Image-caption web data:
____
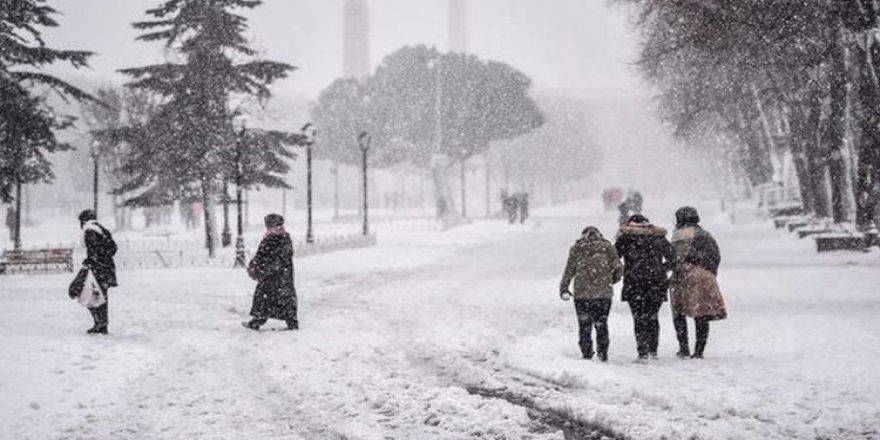 Ankara, Kütahya, Eskişehir'de yarın okullar tatil mi? Hava durumu
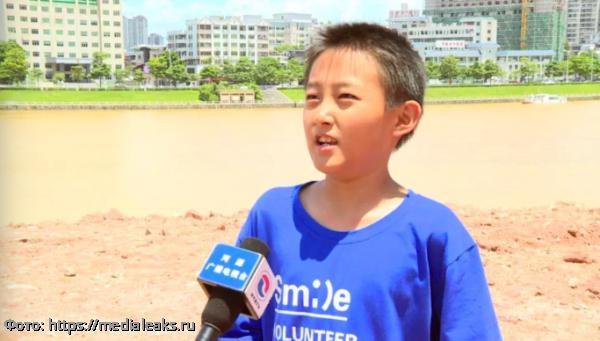 Школьник из Китая нашел яйца динозавра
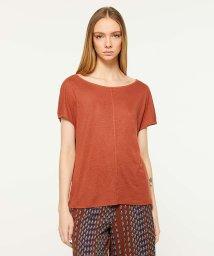SISLEY/リネン混ボートネックルーズフレンチ半袖Tシャツ・カットソー/502267612
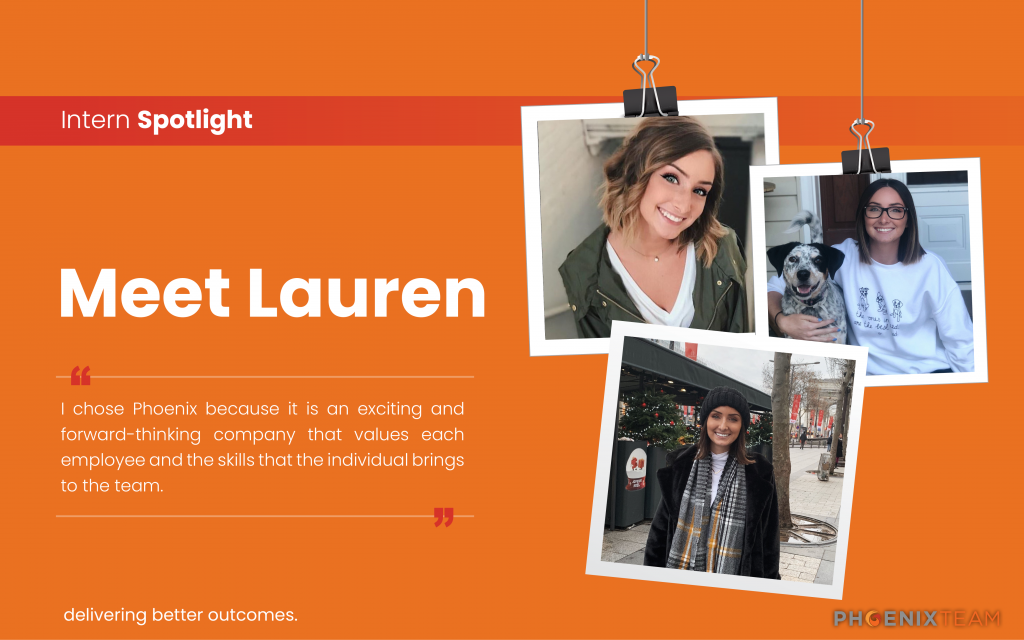 PhoenixTeam-Intern-Spotlight-Graphic-Lauren-1024×640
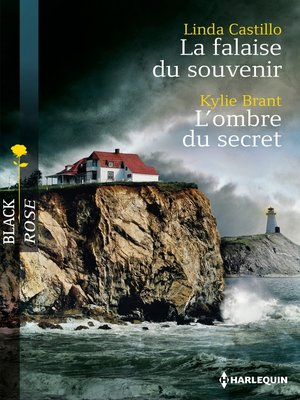 cover image of La falaise du souvenir--L'ombre du secret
____
(Problem requirements): Could you reproduce exactly, and only, the lines from the one containing "Школьник из Китая нашел яйца динозавра" through the end of the records above, both included, while leaving out the pictures?

(Result):
 Школьник из Китая нашел яйца динозавра
SISLEY/リネン混ボートネックルーズフレンチ半袖Tシャツ・カットソー/502267612
 PhoenixTeam-Intern-Spotlight-Graphic-Lauren-1024×640
 cover image of La falaise du souvenir--L'ombre du secret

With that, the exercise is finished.